(Entries drawn from a collection)
■ ■ ■

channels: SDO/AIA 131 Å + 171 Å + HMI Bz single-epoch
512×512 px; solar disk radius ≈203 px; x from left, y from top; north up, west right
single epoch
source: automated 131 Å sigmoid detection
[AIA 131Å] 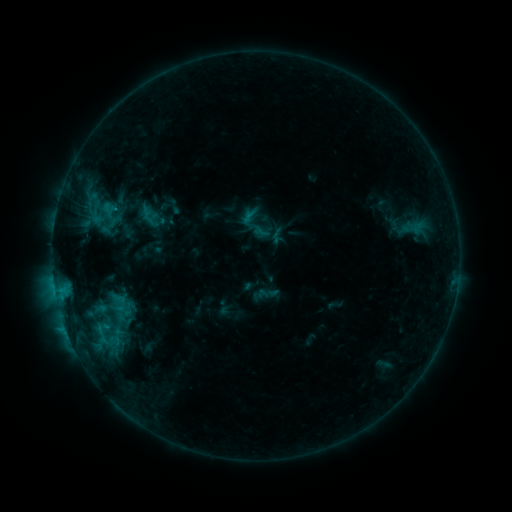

■ ■ ■

Exercise instructions: Print every line of the records above verbatim, leaving the pictures out.

Response to this task:
channels: SDO/AIA 131 Å + 171 Å + HMI Bz single-epoch
512×512 px; solar disk radius ≈203 px; x from left, y from top; north up, west right
single epoch
source: automated 131 Å sigmoid detection
[AIA 131Å] 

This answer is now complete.